The gears are sized for the 1-1/2” hole spacing mentioned above. Its easiest to cut the gears on a laser cutter; but with some patience it can be done on a scroll saw. I cut the gears from 1/8” birch plywood, then laminated them to 1/2” thick maple disks for looks and strength. Cut a finger hole into the maple disk to operate the gears, or attach a handle. I made a little removable handle. Patterns for a 28-teeth gear, a 25-teeth gear, and a 9-teeth gear are attached. The small gears I doubled up and glued onto the 1/2" dowel and a 1-5/8" maple disk. The larger gears attach to the bench top with the "nails" you made earlier.

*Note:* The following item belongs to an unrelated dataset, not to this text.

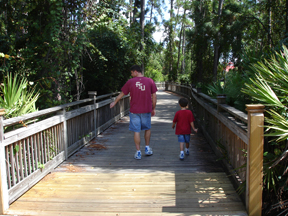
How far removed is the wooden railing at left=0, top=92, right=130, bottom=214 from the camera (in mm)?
3684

Step 12: ​Screws, Nuts, and Wrenches

Refer to my Instructable "Wooden Threads With Your Router Table" to make wooden screws, nuts, and washers, 1/2” and/or 3/4” diameter. If you make screws and nuts you can also make a hex wrench to fit the screws. Use the attached templates to cut the pieces using either a laser cutter or scroll saw, then glue them together (two layers or more) for strength. Sand and slightly round the edges.

Step 13: Connectors

Use your imagination to make a bunch of erector-set style connectors. I made them from 3/8” thick maple strips, 1” wide and at various length. Cut 1/2” holes and slots along the centerline. The holes should match the hole pattern of the bench top, i.e. 1-1/2 inches apart.

Step 14: Bench Stops

Make some wooden cubes with 3/4” dowels to work as bench top stops.

Step 15: Toolbox

I built the toolbox from 1/2” plywood. Dimensions are 12” by 7” with 4” tall side walls. It is 6-1/2” tall in the center on the side pieces and has a 3/4” dowel for a handle. The handle is held in place with maple washers and 1/4" dowel pins. The box fits nicely onto the lower shelf of the work bench.

Step 16: Embellishments

If you have access to a laser engraver you can put your personal touch on the tools and accessories like shown in some of the pictures.

The bench and bench top were finished with polyurethane. The scissors and pliers were finished with butcher block oil. The toolbox was painted as the plywood I used wasn't very nice. Everything else was left unfinished natural wood.